Ecuador says it will honour referendum on Yasuni oil project

QUITO,  (Reuters) – Ecuador’s government will honor the result of a referendum to block oil operations in the Amazon, which will see machinery removed within a year, the government said yesterday.

Almost 59% of voters backed suspending oil operations at the 43-ITT block in a national referendum on Sunday – which coincided with the first round of presidential elections – in favor of protecting the Yasuni resererve.  The block produces some 58,000 barrels per day (bpd).

The national electoral council has not yet published the official results.

“Once the results of the referendum are made official and published by the (CNE), the government will abide by this decision,” the government said in a statement.

A ruling by Ecuador’s top court prior to the referndum means that state oil company Petroecuador must carry out the “progressive and orderly” withdrawal of all oil activities from the block within a year.

Petroecuador has said a vote to end exploration in Yasuni would cost Ecuador some $13.8 billion over the next two decades and result in the loss of 12% of the country’s 480,000 barrels per day (bpd) oil production.

Energy Minister Fernando Santos told Ecuavisa television channel that dismantling operations at the block would cost some $600 million.
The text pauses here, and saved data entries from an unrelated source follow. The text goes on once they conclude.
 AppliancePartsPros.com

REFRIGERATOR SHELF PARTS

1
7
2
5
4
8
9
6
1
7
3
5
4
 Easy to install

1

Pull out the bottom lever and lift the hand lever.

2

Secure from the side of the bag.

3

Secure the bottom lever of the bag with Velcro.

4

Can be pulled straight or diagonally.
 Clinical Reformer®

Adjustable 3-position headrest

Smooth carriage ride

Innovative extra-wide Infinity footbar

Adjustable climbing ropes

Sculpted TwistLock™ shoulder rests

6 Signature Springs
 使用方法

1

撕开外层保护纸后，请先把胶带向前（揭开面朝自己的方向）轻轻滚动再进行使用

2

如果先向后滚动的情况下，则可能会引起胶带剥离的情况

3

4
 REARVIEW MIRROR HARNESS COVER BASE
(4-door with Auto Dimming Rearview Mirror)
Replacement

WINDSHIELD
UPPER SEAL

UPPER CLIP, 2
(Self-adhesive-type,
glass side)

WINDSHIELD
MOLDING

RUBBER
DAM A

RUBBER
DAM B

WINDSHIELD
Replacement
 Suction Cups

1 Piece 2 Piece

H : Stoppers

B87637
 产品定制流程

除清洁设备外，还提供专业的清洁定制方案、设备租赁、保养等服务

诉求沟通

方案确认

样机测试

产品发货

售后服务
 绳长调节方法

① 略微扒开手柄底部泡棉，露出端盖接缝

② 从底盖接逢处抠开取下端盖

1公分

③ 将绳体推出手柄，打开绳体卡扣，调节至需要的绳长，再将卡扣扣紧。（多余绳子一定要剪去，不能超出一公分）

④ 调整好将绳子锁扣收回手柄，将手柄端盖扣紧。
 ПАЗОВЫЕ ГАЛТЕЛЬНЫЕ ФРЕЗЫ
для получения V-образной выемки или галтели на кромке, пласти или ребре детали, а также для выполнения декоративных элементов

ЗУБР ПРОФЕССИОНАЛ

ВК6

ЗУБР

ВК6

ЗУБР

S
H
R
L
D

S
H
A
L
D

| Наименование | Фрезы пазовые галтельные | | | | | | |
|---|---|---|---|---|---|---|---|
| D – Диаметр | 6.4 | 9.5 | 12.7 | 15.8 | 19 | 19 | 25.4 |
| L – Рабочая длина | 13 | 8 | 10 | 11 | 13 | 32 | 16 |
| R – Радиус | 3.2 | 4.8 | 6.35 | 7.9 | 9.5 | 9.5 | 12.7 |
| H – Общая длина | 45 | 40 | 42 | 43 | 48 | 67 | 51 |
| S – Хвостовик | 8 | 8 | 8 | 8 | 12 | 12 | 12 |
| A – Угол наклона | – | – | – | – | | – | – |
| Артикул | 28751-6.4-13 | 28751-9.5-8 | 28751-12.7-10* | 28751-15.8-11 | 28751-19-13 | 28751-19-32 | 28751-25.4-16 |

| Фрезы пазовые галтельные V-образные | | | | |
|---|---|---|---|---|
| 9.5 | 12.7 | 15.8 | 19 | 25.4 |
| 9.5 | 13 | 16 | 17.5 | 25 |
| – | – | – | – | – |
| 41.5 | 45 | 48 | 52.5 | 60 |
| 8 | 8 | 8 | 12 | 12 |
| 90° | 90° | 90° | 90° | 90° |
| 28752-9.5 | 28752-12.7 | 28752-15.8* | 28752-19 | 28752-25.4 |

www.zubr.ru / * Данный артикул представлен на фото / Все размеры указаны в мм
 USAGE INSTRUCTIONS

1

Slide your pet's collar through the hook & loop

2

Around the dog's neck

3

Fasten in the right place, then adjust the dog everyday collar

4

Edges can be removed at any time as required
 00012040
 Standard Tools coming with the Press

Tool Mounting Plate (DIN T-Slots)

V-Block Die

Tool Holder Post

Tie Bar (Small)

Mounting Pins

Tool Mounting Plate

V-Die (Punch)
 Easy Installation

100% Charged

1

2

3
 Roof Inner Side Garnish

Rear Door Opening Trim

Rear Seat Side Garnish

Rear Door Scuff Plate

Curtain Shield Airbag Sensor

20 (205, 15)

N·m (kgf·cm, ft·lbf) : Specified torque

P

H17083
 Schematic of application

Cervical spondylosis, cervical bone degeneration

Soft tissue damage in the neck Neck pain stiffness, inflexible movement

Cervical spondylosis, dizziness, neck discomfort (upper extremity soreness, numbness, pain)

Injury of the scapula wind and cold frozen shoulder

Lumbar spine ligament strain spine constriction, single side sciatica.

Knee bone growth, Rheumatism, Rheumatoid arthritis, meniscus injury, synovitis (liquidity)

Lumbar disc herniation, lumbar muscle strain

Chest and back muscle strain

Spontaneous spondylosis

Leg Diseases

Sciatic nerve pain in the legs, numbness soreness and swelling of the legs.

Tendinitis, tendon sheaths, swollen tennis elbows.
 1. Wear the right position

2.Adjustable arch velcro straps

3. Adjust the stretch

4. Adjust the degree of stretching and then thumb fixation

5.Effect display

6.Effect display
“As long as the dismantling process is not complete, we will continue producing crude,” Santos said, underlining that Petroecuador has a year to halt activities.

“It’s not a case of turning off the light from one day to the next.”

Shutting down the field will be a job for Ecuador’s next president, who will replace the outgoing President Guillermo Lasso following a second-round vote in October.

According to the CNE, the majority of voters in Ecuador’s Amazonian provinces of Orellana and Sucumbios – where the country’s oil industry is found – supported continuing to develop oil projects on the block.